Your task is to transcribe all of the data below exactly, omitting the images.
......
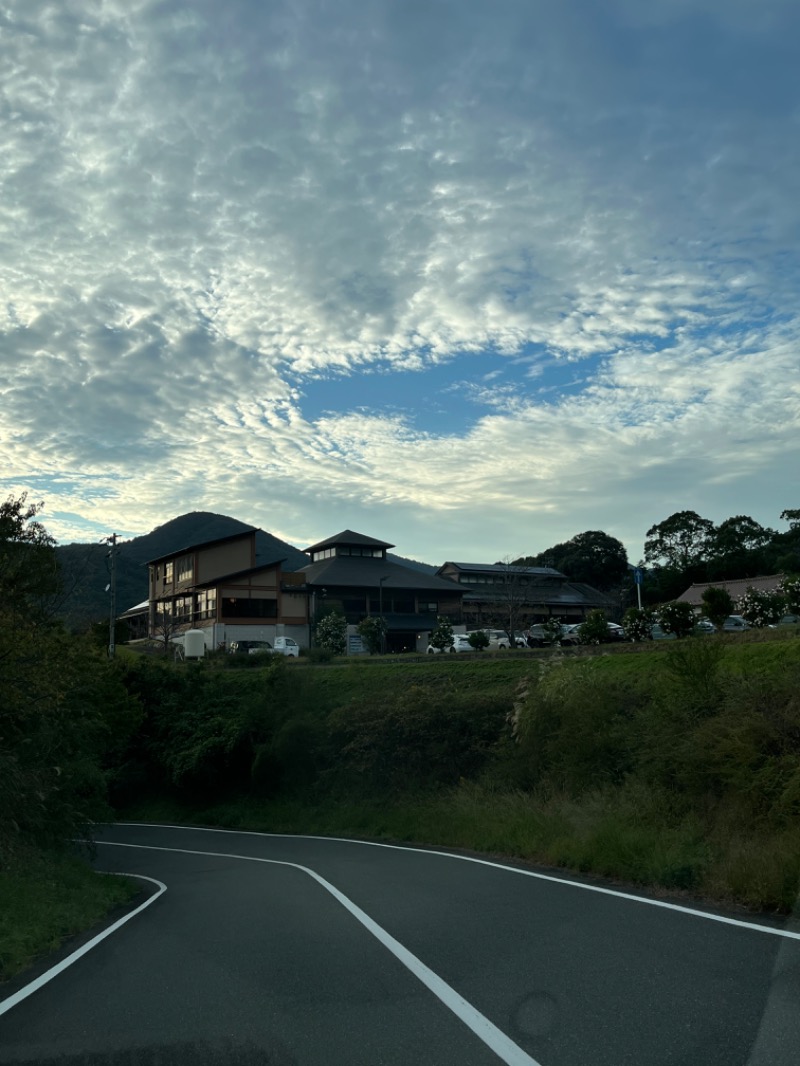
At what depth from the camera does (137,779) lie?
4391cm

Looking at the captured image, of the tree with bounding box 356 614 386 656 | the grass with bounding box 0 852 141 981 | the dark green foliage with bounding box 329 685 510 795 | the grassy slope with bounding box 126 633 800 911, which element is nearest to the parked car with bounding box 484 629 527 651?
the tree with bounding box 356 614 386 656

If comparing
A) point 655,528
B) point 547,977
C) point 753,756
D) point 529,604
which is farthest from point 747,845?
point 655,528

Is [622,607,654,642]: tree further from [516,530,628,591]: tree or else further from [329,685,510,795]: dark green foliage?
[516,530,628,591]: tree

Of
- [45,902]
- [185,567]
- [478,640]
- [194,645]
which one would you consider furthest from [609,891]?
[185,567]

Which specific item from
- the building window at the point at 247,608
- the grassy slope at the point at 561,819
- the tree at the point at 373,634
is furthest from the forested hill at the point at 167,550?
the grassy slope at the point at 561,819

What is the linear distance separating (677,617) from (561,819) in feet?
51.2

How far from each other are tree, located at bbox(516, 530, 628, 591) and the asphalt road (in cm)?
8592

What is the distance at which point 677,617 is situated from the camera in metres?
31.0

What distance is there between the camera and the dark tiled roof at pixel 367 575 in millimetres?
69250

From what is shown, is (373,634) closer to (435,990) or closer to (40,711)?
(40,711)

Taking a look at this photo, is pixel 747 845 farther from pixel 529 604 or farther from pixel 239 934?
pixel 529 604

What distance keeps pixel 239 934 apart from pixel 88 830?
48.0ft

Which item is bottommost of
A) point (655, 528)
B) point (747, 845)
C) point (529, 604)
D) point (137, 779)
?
point (137, 779)

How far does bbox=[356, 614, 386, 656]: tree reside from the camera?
5600 cm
......
• **Exercise result**:
At what depth from the camera does (137,779) lie?
4391cm

Looking at the captured image, of the tree with bounding box 356 614 386 656 | the grass with bounding box 0 852 141 981 | the dark green foliage with bounding box 329 685 510 795 | the grassy slope with bounding box 126 633 800 911, which element is nearest to the parked car with bounding box 484 629 527 651?
the tree with bounding box 356 614 386 656

If comparing
A) point 655,528
B) point 547,977
C) point 753,756
D) point 529,604
which is farthest from point 747,845?
point 655,528

Is [622,607,654,642]: tree further from [516,530,628,591]: tree or else further from [329,685,510,795]: dark green foliage?
[516,530,628,591]: tree

Of
- [45,902]
- [185,567]
- [478,640]
- [194,645]
which one would you consider furthest from [609,891]?
[185,567]

Which specific item from
- the building window at the point at 247,608
- the grassy slope at the point at 561,819
- the tree at the point at 373,634
is furthest from the forested hill at the point at 167,550?
the grassy slope at the point at 561,819

What is the linear distance separating (677,617) from (561,819) in feet?
51.2

How far from each other are tree, located at bbox(516, 530, 628, 591) and the asphalt road (in cm)?
8592

What is the distance at which point 677,617 is situated from the camera in metres?
31.0

What distance is there between the camera and the dark tiled roof at pixel 367 575 in millimetres?
69250

From what is shown, is (373,634) closer to (435,990) or closer to (40,711)?
(40,711)

Taking a look at this photo, is pixel 747 845 farther from pixel 529 604 or farther from pixel 239 934?
pixel 529 604

What distance keeps pixel 239 934 apart from pixel 88 830?
48.0ft

Which item is bottommost of
A) point (655, 528)
B) point (747, 845)
C) point (529, 604)
D) point (137, 779)
?
point (137, 779)

How far does bbox=[356, 614, 386, 656]: tree reside from the camera?
5600 cm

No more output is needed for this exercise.